12/08/2012
Basculement
Un article particulièrement remarquable de Philippe Grasset, sur l'évolution de la situation au Proche-Orient et surtout, sur le décalage entre les discours officiels des Occidentaux et la réalité du terrain, conduisant ces Occidentaux à se trouver pris au piège de leur représentation. Je n'en cite qu'un court extrait :
« (...) Depuis plusieurs mois, – depuis octobre-novembre 2011, et, résolument, depuis le 4 février 2012 (premier veto russo-chinois à l’ONU), – le bloc BAO [Bloc Américaniste Occidentaliste] a enclenché la vitesse supérieure dans le champ de la communication. Il a créé une narrative d’une puissance énorme, à laquelle, d’ailleurs, il croit pour l’essentiel. Il parle au nom de “la communauté internationale” qu’il croit être à lui tout seul, au nom des droits de l’homme dont il sait tous les secrets, au nom d’un global concept, comme dirait l’ambassadeur McFaul, qui porte dans sa besace la démocratie et toutes les vertus qui vont avec. Rien ne saurait résister à ce torrent de communication ; toutes les supercheries, tous les montages sont utilisés, comme autant d’évidences devant lesquelles il faut s’incliner ; la regime change industry s’impose, notamment grâce à la promotion active du marketing-massacre ; et ainsi de suite… Pendant quelques mois, l’allure du bloc BAO et de sa cavalerie lourde de la presse-Système a été irrésistible. Aucune preuve contraire, aucune dénégation, aucune manifestation de bon sens, aucun conseil d’arrangement ne la faisaient dévier d’un pouce… Puis, subrepticement, la machine s’est enrayée. Il y a deux raisons à cela, qui se sont manifestée avec une rapidité stupéfiante, – car ce qui est subreptice n’implique nullement la lenteur, et l’on dirait même au contraire.

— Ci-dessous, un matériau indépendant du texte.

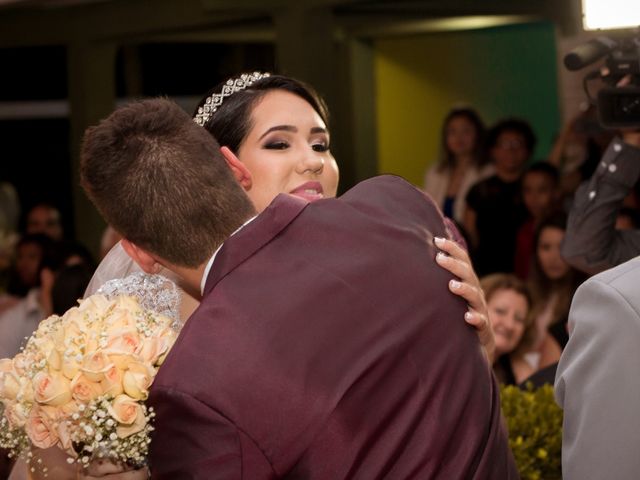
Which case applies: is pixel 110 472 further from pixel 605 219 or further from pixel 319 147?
pixel 605 219

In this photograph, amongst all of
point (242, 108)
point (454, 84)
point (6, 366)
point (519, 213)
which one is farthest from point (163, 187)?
point (454, 84)

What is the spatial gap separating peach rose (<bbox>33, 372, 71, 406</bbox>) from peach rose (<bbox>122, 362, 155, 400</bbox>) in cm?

• Comme l’écrit M K Bhadrakumar, «[t]he ‘regime change’ is supposed to be a quick, in-and-out operation for it to be cost-effective»[le ‘changement de régime’ est censé être une rapide opération d'entrée-et-sortie, pour être rentable]. A cet égard, certes, le “scénario libyen” fut une réussite, notamment parce que les Russes sont tombés dans le piège en donnant leur feu vert à l’ONU. Le reste est allé de soi, très vite et efficacement. En deux mois, les rebelles libyens étaient implantés, ravitaillés, soutenus, et ils pouvaient commencer à lancer des offensives organisées. Rien de pareil en Syrie, ce qui fait qu’avec le temps la narrative cousue de fil blanc à commencé à se détricoter (on connaît les étapes diverses : mise en évidence des montages, doutes sur les massacres, apparition d’al Qaïda, etc.) ; la “révolution de sable doux” verse dans la “guerre civile” qui fait de plus en plus désordre. La victoire n’est pas facile du tout, Damas a tenu, Alep n’est pas tombée, Assad persiste et signe, etc.

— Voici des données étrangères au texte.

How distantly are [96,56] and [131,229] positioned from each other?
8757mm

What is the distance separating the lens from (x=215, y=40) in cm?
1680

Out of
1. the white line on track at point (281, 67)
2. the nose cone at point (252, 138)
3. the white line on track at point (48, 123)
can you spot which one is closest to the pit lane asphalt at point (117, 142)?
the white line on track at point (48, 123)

• L’échec puis la démission [de Kofi Annan, le 3 août 2012, de son poste de médiateur de l'ONU et de la Ligue arabe en Syrie] sont la deuxième raison, – paradoxale, pour ceux qui pensaient qu’Annan et sa mission constituaient un des atouts russes en montrant le sérieux et l’attachement de la Russie à un règlement négocié, – donc que son échec serait un échec de la Russie. Pas sûr, et même considérer le contraire… Tant qu’Annan était là, le bloc BAO, jouant à fond l’obstruction, armant les rebelles, etc., pouvait continuer à clamer, selon la narrative, qu’Assad qui constituait la seule force structurée du pays avec l’État et son armée, était par conséquent, en ne déposant pas les armes, la cause unique de l’absence de règlement pacifique ; puisque la condition sine qua non de négociations sérieuses pouvant aboutir à un règlement pacifique conforme aux normes autoproclamées était que les structures en place et manifestement oppressives s’effacent, donc qu’Assad s’en aille. Mais c’est Annan qui est parti et l’on constate que son départ prive le bloc BAO de cet argument de la responsabilité d’Assad à l’intérieur du cycle faussaire et faussé des négociations, de son accusation favorite contre la Russie “allié félon” d’Assad ; ainsi s’effondre la narrative, en perdant la contradiction extérieure apparente qui dissimulait son absence totale de substance. (Certes, il va y avoir un successeur à Annan, mais la dynamique de la situation ne l’attend pas. On lui souhaite bonne chance.)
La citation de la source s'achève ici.